# Christian - anger towards God!



## skye11

Hi,

Are there any other Christians out there battling with their feelings towards God?

I'm facing a long wait for Ivf and keep hearing about and seeing others get pregnant easily. I have moments when I feel angry at God? Isn't he able to create life, so why such a struggle for me? Then I feel guilty! 

Our friends, just last week had their first baby without having to try for long? Instead of feeling happy for them, I feel jealous, followed by guilt and I ask what kind of Christian does that make me? Surely trying for a baby should be some of the happiest years of your life? It's certainly not like that for me! 

I have good days and blue days, today being a blue day! Just feel very alone and forgotten by God! Hoping I'm not alone! 

Skye x


----------



## Maisyz

Yes, I've given up on him completely. Every single time I prayed for my baby and every time got let down. The deciding one was when, after doing the church cleaning one day, after praying for my baby I started bleeding in the churchyard, talk about having a right laugh.

No you're not alone, perhaps you'll find your way back to god, I know I won't though.


----------



## nikki76

Hey lovely

Maybe He's testing us sometimes who knows? Me and dh went through the same feelings as u the first time i had a m/c. We did snap out of it though and although I even had a m/c the day of the resurrection of Jesus (day before Easter) while praying at the church , we didn't give up hope and kept on praying even harder. Exactly the same day a year after, I gave birth to my baby - no coincidence IMO 

If u can find it in u, keep on believing, don't give up hope

x


----------



## skye11

Thanks Ladies,

In some ways I think you're right Nikki, but I feel I'm failing miserably! It's reassuring to hear you did finally get your baby! 

I don't want to lose my faith in God but waiting so long is killing me. I know babies are a miracle from God and that's why I question why not me? 

Hopefully one day soon, I'll look back on this journey and be thankful for it. 

X


----------



## skybluesarah

It is so hard. I would often feel angry, especially at the unfairness of it all. I think the breakthrough for me came when I relinquished control and stopped looking for fairness. I too would pray so hard... But it was a begging prayer really, just another thing I was doing to try and up my chances. About two years in I gave it all to God. It took four years in total and five miscarriages before I had my daughter, and another miscarriage before I had my son. I guess the key thing I learned is that faith can be easy when times are good, and almost impossible when things are bad. But if it were easy all the time, it wouldn't really be faith. Does that make sense?


----------



## nikki76

As skybue said faith is not easy lovey!
It seems that u still have it otherwise you wouldn't start this thread!

Try to remember though that faith is not only about u but also for the people around u! Stay away from situations ( e.g babies) that upset u but don't have bad feelings and thoughts for people who have what u want - it might feel good at the time but it won't get u anywhere
Just concentrate on what you want, pray a hard as u can and maybe even do a promise of something u ll do for Him once he gives u what u want (I did that)

All the best my love xxx


----------



## Wraakgodin

Hi Skye!

Yes, I can totally relate to how you are feeling.

I did have a battle with the unjustness of it all and whether we were being punished for something we have done in the past (my forum name means goddess of retribution, which I chose as it seemed apt at the time), I had no idea what! Or perhaps we weren't conceiving because God thought we would be rubbish parents. Then there are stories that you read in the paper of people abusing, neglecting or even killing their children and I was trying to make sense why he "blessed" them with children and not me. So I did lose my faith, and although I still believe, I still haven't got my relationship with Him back on track. Now I have my daughter I wonder if this was the plan for me all along, whether I had to go through all this so I could meet all the wonderful friends and members I have met on FF.

• • • • • • •

• Tasks to carry out:
1. Reproduce the part of the thread that opens with the words containing "I don't want" and closes with "thankful for it.", copying it exactly.
2. According to the thread, what does the forum name Wraakgodin mean?

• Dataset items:
• • • • • • •

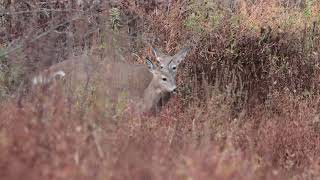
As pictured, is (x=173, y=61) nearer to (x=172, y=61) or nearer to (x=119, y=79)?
(x=172, y=61)

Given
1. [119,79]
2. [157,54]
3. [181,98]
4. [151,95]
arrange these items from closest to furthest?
[119,79] → [181,98] → [151,95] → [157,54]

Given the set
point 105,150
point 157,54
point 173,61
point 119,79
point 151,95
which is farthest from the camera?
point 157,54

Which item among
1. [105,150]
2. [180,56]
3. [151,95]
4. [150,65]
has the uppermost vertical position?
[105,150]

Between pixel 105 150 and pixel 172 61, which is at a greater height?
pixel 105 150

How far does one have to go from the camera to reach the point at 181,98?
7285 millimetres

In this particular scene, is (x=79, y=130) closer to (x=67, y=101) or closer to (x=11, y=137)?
(x=11, y=137)

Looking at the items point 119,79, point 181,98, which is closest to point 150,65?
point 181,98

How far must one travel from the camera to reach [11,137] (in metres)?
3.46

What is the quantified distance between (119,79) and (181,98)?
1135mm

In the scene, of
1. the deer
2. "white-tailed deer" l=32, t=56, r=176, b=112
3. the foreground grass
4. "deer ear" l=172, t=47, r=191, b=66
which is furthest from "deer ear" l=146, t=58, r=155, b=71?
the foreground grass

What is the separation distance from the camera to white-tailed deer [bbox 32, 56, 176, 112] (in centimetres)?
496

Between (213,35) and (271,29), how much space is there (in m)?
0.75

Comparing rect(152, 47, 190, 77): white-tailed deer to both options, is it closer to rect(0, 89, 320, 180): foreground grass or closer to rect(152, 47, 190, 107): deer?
rect(152, 47, 190, 107): deer

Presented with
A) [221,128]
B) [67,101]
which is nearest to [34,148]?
[67,101]
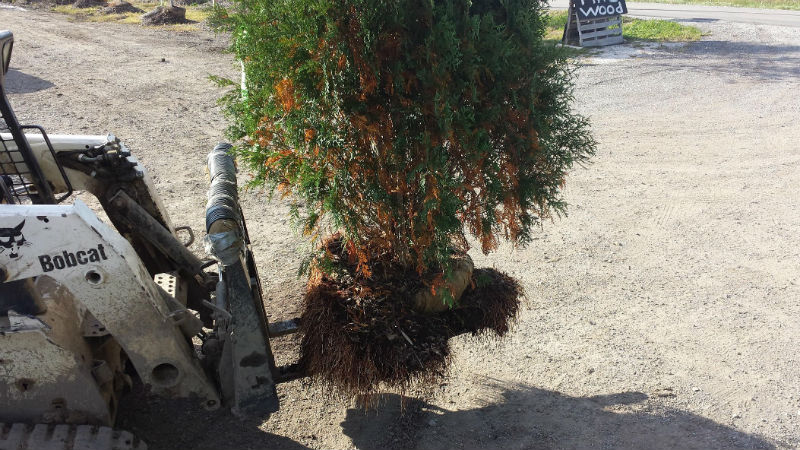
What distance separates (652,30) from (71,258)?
17.7 metres

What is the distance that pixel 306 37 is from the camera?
314 centimetres

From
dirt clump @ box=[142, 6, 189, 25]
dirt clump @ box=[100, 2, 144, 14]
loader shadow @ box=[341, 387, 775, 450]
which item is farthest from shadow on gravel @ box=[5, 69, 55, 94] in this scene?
loader shadow @ box=[341, 387, 775, 450]

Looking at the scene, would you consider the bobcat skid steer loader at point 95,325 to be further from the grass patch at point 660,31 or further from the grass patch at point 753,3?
the grass patch at point 753,3

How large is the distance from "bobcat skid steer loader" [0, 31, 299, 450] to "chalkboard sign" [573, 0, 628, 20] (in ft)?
45.7

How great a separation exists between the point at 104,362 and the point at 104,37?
16053mm

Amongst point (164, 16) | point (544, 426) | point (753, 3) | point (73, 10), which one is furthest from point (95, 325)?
point (753, 3)

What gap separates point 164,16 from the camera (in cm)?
1930

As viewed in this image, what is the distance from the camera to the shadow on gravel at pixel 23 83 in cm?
1213

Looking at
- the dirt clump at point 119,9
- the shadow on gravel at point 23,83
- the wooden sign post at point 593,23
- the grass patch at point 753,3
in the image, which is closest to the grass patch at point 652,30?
the wooden sign post at point 593,23

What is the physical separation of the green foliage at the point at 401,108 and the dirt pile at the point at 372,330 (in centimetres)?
34

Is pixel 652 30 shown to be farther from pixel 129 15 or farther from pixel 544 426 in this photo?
pixel 544 426

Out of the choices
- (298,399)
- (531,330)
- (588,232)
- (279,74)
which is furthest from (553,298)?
(279,74)

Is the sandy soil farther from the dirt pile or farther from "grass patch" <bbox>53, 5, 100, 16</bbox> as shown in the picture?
"grass patch" <bbox>53, 5, 100, 16</bbox>

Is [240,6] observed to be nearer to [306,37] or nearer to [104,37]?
[306,37]
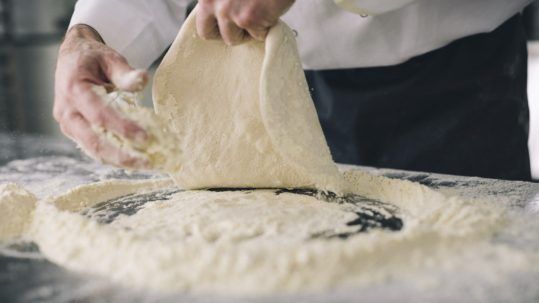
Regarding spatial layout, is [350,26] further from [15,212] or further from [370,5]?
[15,212]

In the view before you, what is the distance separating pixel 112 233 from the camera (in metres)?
0.67

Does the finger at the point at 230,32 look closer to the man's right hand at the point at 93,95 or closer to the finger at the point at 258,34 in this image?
the finger at the point at 258,34

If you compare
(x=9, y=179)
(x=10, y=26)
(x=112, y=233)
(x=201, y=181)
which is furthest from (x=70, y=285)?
(x=10, y=26)

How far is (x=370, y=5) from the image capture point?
3.18ft

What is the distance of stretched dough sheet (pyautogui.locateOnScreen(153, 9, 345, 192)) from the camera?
880 mm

• • • • • • •

• Expected results:
1.
I don't want to lose my faith in God but waiting so long is killing me. I know babies are a miracle from God and that's why I question why not me? 

Hopefully one day soon, I'll look back on this journey and be thankful for it.

2. Goddess of retribution.